Oddly, Phillips never took her talent to Hollywood, preferring instead the theatrical life of the East coast. One of the few films she did appear in was A Life of her Own (1950) with Lana Turner and Ray Milland. I'm guessing Ms Turner didn't star in many films alongside TWO people from the Neath area!
Phillips' successful stage and TV career was a long way from her life in the small mining village of Cwmgwrach. As a child she acted in plays at Neath County School and won prizes for recitations in both English and Welsh at local eisteddfodau and Urdd competitions. She also participated in concerts at her local place of worship, the Siloh Independent Church.

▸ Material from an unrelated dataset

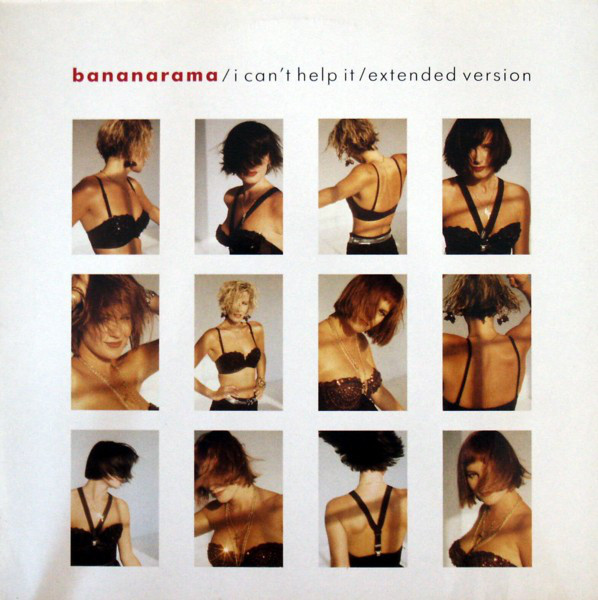 Accords et paroles I Cant Help It Bananarama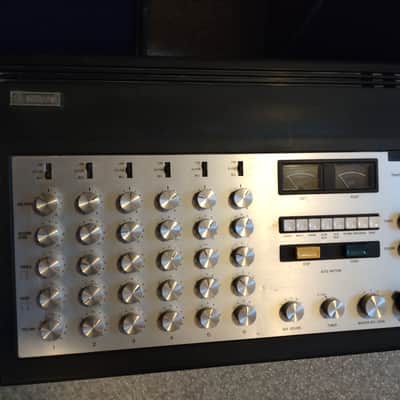 Yamaha EM-130 + ES-130 Early '70s - Grey image 2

It was the intervention of WW2 while on a visit to New York that set her on the road to stardom. Instead of returning to Cwmgwrach as planned her fearful mother made the 16 year old stay in America. She finished her high school education in the Bronx and then enrolled at the Woodstock Summer Theatre. The rest is history.
Margaret Phillips died of cancer in New York in 1984. She lived in Manhattan.